The audit, by the national accounting office, was handed to Prime Minister Jean-Marc Ayrault today, two days before the government announces budget adjustments.

France has promised its EU partners to reduce its public deficit from 5.2 percent of output in 2011 to 4.5 per cent at the end of this year.

The audit office said that its figure of 33 billion euros next year was based on predictions that the economy would grow by 1.0 per cent in 2013.

On Sunday, Finance Minister Pierre Moscovici said that the government was preparing to lower its forecast for growth for this year to 0.4 per cent from 0.5 per cent and for next year to 1.3 per cent from 1.7 per cent.

The audit office stated that for 2013, based on a target which would reduce the deficit to 3.0 percent of gross domestic product, far-reaching taxes such as VAT sales tax or the complementary social CSG tax, would have to be raised, at least temporarily.
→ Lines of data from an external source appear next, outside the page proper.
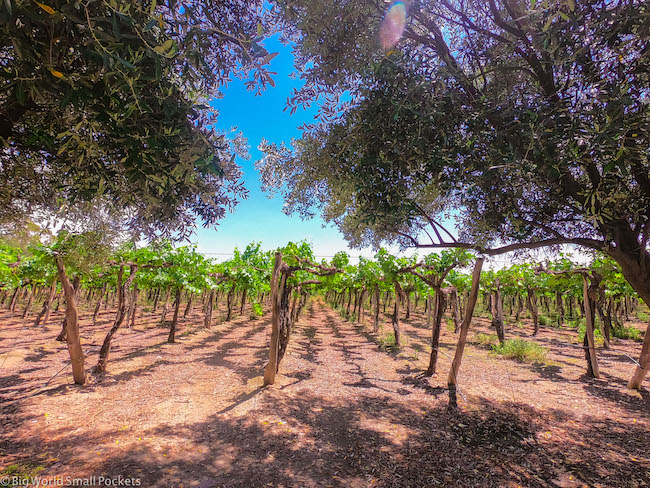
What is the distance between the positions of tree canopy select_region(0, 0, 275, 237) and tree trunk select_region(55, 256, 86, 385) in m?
4.10

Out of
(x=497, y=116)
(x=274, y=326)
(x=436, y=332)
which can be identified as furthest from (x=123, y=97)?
(x=436, y=332)

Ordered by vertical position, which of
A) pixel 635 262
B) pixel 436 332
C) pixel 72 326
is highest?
pixel 635 262

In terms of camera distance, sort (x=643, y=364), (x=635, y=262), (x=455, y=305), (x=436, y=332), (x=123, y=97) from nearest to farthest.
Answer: (x=123, y=97), (x=635, y=262), (x=643, y=364), (x=436, y=332), (x=455, y=305)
The auditors also found that the risk of unexpected spending arising from commitments made by the last centre-right government was limited, totalling 1.2-2.0 billion euros, the biggest item being a Christmas bonus for people on subsistence benefit, which cost 450 million euros.

The prime minister's office said the report was in line with the government's policy and actions regarding deficit reduction.

A statement from the office expressed regret that from 2007 to 2011, when president Nicolas Sarkozy was in power, the public debt rose by 600 billion euros and that the annual cost of paying interest on that debt was now the single biggest item on the budget of the central government.